The supposed “negotiations” are thus hollow. The White House’s chaos-monkey approach has destroyed trust, eroded leverage, and left the U.S. appearing unmoored on the world stage.

Meanwhile, China, looking very good, fills the vacuum America leaves behind.

Bessent:

Richard Macaulay: Bessent Says US Trade Talks With Asia Going ‘Very Well’ <www.bloomberg.com/authors/A…: ‘US Treasury Secretary Scott Bessent told ABC News that trade discussions with Asian countries are “moving along very well”…

Donald Trump does not have trade promotion authority. He cannot cut tariffs or make other concessions. He cannot even say he will bundle up everything and submit it to an up-or-down vote to the congress. Every concession he makes to another country will have to be relitigated, item by item, in the congress. All Trump can do is say that he will abandon his chaos-monkey antics—and even that is not credible.

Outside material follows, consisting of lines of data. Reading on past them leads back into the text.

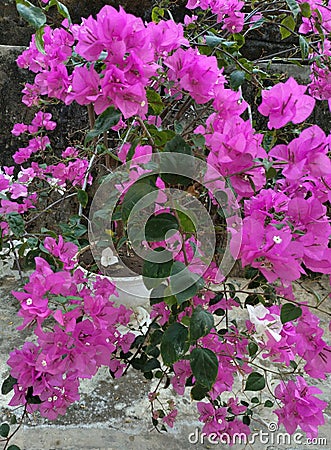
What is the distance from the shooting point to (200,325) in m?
0.50

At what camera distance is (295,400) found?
0.65 m

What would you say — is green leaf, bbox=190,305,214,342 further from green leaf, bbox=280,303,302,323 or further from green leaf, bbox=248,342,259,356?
green leaf, bbox=248,342,259,356

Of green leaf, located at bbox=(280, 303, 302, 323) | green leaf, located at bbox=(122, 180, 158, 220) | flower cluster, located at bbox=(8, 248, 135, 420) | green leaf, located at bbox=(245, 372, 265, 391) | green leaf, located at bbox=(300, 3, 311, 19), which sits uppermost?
green leaf, located at bbox=(300, 3, 311, 19)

So what is there to negotiate?

And Bloomberg is enabling Bessent’s lies by mammoth sanewashing:

Alastair Gale, Soo-Hyang Choi, & Shruti Srivastava: Asia Takes Lead in Race for Interim Deals to Avoid Trump Tariffs <https://www.bloomberg.com/news/articles/2025-04-27/asia-gains-lead-in-race-for-interim-deals-to-avoid-trump-tariffs>: ‘Speaking Sunday on ABC News’ This Week with George Stephanopoulos, Treasury Secretary Scott Bessent said there are 18 important US trading partners, including China which is undergoing a “special negotiation.” With the other 17, “We have a process in place, over the next 90 days, to negotiate with them,” Bessent said. “Some of those are moving along very well, especially with the Asian countries.” Last week Bessent said the US and South Korea could reach an “agreement of understanding” on trade as soon as this week…. The US and South Korea signed a free-trade agreement in 2007 that required more than a year to hammer out and took until 2011 for Congress to ratify. It then was re-negotiated under the first Trump administration for several more months in 2018…. With the US and China still at an impasse and other major Asian economies charting a faster track, US trading partners in North America and Europe are still trying to understand the basic parameters. Those include the scope of talks and who’s running trade policy in Washington, while sounding less worried about speed…

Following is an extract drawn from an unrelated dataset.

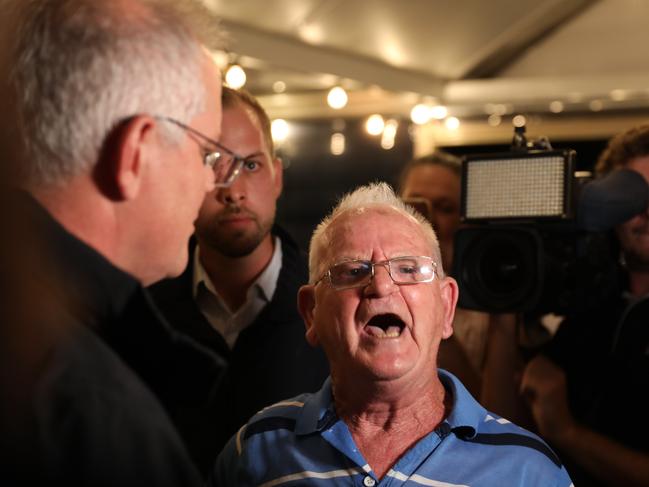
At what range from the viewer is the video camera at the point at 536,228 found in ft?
6.56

Remember: South Korea played ball with Trump in 2018. And did that get it into the “green box”? No.

A more realistic picture, which accords with what I am hearing:

Abe Newman: <https://bsky.app/profile/abenewman.bsky.social/post/3lnkqm7x2l22c>: Just back from 2 weeks in Asia…. Key takeaway…. The Administration is not ready for the negotiations. Japanese colleagues (who are likely the most willing to try and strike a deal) keep asking what the US wants. The response… ‘something big”. Without a clear ask, there can be no deals. Its not just lack of information. US bullying wears down willingness to negotiate. Partners increasingly see the US as not asking for loyalty but dominance. Even Japan, then, sees concessions as a road to more demands and not a new equillibrium. And other countries are watching. As Japan talks drag on/lead to fake concessions, others are wondering why they should engage. Ultimately, the administration has undermined its own position. US has threatened to snap back full tariffs in 90 days but the US could not withstand the market pressure of those sanctions i.e. the snap back is not credible. And our partners know that.

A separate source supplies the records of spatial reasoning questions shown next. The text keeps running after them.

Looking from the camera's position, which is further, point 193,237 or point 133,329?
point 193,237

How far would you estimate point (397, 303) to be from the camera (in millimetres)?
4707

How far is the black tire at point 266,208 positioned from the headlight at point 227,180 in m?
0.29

Moreover, partners starting to realize that there is no credible decision-making process in the US. This is not an expert-led, interagency negotiation. Decisions made in hallways and flip flop based on moods. Why agree to restructure your economy on a whim. And negotiations with China only reinforce US weakness: “This game of chicken has done nothing but enable Xi Jinping to boost his standing in and outside China, while the United States appears uninformed and unmoored.” And US strategy is further hit by gutting of US expertise. How do you simultaneously start 190 negotiations in 90 days, while undermining the staff necessary to conduct those negotiaions? If negotiations are the goal of tariffs, it looks like Administration has tanked its strategy from the outset – no plans, no staff, wrong escalation ladder, no commitment mechanism. The outcome will produce stagflation at home and undermine US credibility abroad…

Any questions? Anyone? Anyone? Bueller?